In a recent paper published in Molecular and Cellular Neuroscience, Drs. Baizer and Manohar at the University at Buffalo were surprised to find that intense noise exposures that destroyed the sensory hair cells in the rat inner ear led to a prolonged period of auditory nerve fiber degeneration in the cochlear nucleus in the brainstem (Bazier et al., Neuroscience 303 (2015) 299–311). Nerve fiber degeneration was still occurring 6-9 months post-exposure, nearly a third of the rat’s lifespan. In brain regions where the fibers were degenerating, there was robust upregulation of brain immune cells (microglia), indicative of long-term neuro-inflammation triggered by the release of inflammatory molecules in the brain. Since sensory nerve fibers (e.g., pain, touch) from the face, head, neck and shoulders (facial, trigeminal and spinal nerves) enter the cochlear nucleus, the long-term neuro-inflammation occurring in this region could lower pain thresholds (hyperalgesia). If this were to occur, much lower, moderate-intensity sounds (60-80 dB) might be sufficient to cause hyperacusis (loudness intolerance) with ear pain.

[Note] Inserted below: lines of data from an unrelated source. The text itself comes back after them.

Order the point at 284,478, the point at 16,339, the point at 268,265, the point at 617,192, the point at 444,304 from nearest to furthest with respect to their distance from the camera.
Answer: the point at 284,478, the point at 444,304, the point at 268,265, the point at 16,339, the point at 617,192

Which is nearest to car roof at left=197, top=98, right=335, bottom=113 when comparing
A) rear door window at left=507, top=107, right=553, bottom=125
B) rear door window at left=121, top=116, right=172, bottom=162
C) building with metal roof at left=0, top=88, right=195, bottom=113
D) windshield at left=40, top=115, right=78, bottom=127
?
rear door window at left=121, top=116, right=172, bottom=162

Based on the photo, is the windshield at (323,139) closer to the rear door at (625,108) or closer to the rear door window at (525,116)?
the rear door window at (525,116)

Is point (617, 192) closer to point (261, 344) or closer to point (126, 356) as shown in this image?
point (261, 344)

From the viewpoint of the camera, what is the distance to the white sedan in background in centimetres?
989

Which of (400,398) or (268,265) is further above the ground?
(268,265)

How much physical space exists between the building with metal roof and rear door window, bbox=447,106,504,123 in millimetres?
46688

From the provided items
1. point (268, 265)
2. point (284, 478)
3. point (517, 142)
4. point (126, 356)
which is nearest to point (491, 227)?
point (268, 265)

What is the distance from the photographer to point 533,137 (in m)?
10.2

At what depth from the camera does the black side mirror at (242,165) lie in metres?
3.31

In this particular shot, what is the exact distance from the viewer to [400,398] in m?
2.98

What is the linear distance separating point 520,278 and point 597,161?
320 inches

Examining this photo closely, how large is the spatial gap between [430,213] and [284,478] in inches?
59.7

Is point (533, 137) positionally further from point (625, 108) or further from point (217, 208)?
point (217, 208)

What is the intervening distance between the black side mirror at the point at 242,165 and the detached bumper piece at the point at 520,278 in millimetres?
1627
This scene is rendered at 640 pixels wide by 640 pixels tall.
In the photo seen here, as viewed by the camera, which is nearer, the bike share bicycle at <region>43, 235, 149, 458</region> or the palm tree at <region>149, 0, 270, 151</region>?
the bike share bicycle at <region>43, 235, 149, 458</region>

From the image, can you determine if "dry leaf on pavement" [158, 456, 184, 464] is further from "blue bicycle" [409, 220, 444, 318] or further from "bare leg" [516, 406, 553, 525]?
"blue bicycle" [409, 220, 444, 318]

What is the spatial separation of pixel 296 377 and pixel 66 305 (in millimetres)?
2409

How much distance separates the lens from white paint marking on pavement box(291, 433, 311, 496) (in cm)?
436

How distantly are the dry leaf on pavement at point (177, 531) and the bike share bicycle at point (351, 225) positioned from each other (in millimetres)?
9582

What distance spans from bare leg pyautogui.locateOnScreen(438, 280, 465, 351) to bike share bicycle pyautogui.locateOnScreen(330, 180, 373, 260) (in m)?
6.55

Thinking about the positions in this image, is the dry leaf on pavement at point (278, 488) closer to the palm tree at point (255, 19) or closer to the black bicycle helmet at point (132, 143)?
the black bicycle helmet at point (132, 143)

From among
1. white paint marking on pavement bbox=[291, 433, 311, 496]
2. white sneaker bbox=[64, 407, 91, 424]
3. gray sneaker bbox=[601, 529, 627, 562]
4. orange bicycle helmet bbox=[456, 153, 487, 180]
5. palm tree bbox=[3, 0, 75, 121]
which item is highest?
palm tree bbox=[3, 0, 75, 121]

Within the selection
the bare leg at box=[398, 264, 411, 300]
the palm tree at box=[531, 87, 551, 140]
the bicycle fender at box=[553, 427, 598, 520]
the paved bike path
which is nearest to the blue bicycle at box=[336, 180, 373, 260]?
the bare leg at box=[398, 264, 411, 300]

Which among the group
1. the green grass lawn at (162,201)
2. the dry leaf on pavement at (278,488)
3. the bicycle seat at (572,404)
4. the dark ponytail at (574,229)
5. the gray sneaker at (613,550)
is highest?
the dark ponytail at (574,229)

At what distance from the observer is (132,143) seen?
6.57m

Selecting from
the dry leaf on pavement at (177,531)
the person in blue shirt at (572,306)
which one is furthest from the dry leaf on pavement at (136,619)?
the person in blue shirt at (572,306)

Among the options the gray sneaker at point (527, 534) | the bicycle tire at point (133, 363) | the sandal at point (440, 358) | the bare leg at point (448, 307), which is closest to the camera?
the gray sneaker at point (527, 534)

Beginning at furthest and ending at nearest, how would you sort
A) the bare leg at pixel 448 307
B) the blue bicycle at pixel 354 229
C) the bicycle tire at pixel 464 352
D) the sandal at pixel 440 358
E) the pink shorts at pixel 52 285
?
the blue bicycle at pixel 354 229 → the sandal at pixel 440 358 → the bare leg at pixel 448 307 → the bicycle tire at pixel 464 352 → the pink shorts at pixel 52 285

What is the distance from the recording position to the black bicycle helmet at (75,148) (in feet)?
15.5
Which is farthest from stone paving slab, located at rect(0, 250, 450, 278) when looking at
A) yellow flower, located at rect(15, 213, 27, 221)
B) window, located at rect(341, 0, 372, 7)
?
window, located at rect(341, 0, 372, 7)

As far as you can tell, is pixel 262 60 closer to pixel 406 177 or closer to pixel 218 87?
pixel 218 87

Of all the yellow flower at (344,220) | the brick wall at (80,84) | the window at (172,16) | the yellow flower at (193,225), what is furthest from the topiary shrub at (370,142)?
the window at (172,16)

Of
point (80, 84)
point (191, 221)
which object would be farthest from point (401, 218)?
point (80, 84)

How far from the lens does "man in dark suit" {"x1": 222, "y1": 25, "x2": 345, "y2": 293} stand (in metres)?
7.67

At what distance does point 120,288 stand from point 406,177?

With funding from the Hearing Health Foundation obtained by Drs. Radziwon* and Manohar to identify pain-related molecules in the auditory pathway as a result of noise exposure, Drs. Manohar, Adler, and Salvi carried out a second study in which they measured noise-induced changes in the expression (amount) of genes involved in the synthesis of proteins known to be involved in neuropathic pain and neuro- inflammation. Interestingly, the researchers found that intense noise exposure significantly altered the expression of six genes (Ccl12, Tlr2, Oprd1, II1b, Ntrk1 & Kcnq3) in the cochlear nucleus (Manohar et al., Molecular and Cellular Neuroscience 75 (2016) 101–112). These results suggest that noise-induced inflammation in the parts of the central auditory pathway that also processes sensory information related to pain might, in turn, activate the central pain pathway thus producing ear pain. Determining whether neuro-inflammation is directly responsible for ear pain will open the door for novel interventions to treat hearing loss and hyperacusis.